As an art teacher, one of my intentions of greatest importance is to make students aware of the unlimited possibilities in choosing their art process. And in my own art making I’ve discovered the most logical starting point is a “name it and claim it” objectivity that guides and even energizes any process. If I stay true to my initial objective, I am free from confusing outcomes.
To begin an artwork with the question, “why am I doing this?” provides me clarity from the first step. If my “why” is to simply play or experiment or learn about a particular medium, then by remaining true to that reason I am free from distraction or self-imposed pressures of such thoughts as, “hey… maybe this piece will sell if only I …”

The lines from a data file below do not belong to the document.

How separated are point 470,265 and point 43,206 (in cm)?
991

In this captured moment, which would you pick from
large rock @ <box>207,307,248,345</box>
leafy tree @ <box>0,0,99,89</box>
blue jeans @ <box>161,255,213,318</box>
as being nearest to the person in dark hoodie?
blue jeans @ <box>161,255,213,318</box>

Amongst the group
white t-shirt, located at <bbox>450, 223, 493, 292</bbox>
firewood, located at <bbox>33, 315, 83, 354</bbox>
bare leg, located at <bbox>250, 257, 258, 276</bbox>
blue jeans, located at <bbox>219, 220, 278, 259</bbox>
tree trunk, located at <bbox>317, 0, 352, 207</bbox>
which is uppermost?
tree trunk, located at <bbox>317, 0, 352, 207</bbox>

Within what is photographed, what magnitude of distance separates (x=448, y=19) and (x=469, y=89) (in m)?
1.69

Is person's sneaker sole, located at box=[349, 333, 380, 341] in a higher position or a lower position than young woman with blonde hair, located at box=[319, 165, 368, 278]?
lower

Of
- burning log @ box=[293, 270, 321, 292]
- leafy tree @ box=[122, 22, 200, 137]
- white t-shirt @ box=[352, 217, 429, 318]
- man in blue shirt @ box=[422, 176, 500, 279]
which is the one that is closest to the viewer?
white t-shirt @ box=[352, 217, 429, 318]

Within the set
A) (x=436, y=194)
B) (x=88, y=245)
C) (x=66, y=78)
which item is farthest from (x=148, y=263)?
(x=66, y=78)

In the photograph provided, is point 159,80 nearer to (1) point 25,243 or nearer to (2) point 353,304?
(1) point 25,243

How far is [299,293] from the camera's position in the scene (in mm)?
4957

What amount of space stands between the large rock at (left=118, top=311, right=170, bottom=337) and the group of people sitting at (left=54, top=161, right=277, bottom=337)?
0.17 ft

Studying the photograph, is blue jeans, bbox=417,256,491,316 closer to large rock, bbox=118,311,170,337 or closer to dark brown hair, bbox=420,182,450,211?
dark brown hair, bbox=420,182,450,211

If my “why” is instead to express a desired emotion or message then the question becomes “what am I wanting to convey?” Answering this question will then present additional options: art elements & principles that will support the intended message or incite the intended emotional response. An example of this could be the desire to create a peaceful mood therefore choosing a predominately cool palette, horizontal format, medium sized canvas, and flowing composition.
Furthermore, if my objective (my “why”) is because of a shear visceral motivation, which may also more naturally combine with a product-driven, sales-driven result, then a more selective set of considerations may be presented. For instance, I’ve observed striking color schemes in the natural world and felt motivated to paint them, while also recognizing how the choice of size, format, color and subject matter may lend itself to a buyer’s market.
when thinking about what to do next, ask why, allow the reasons to guide you, and all of the artistic process possibilities will become more and more apparent.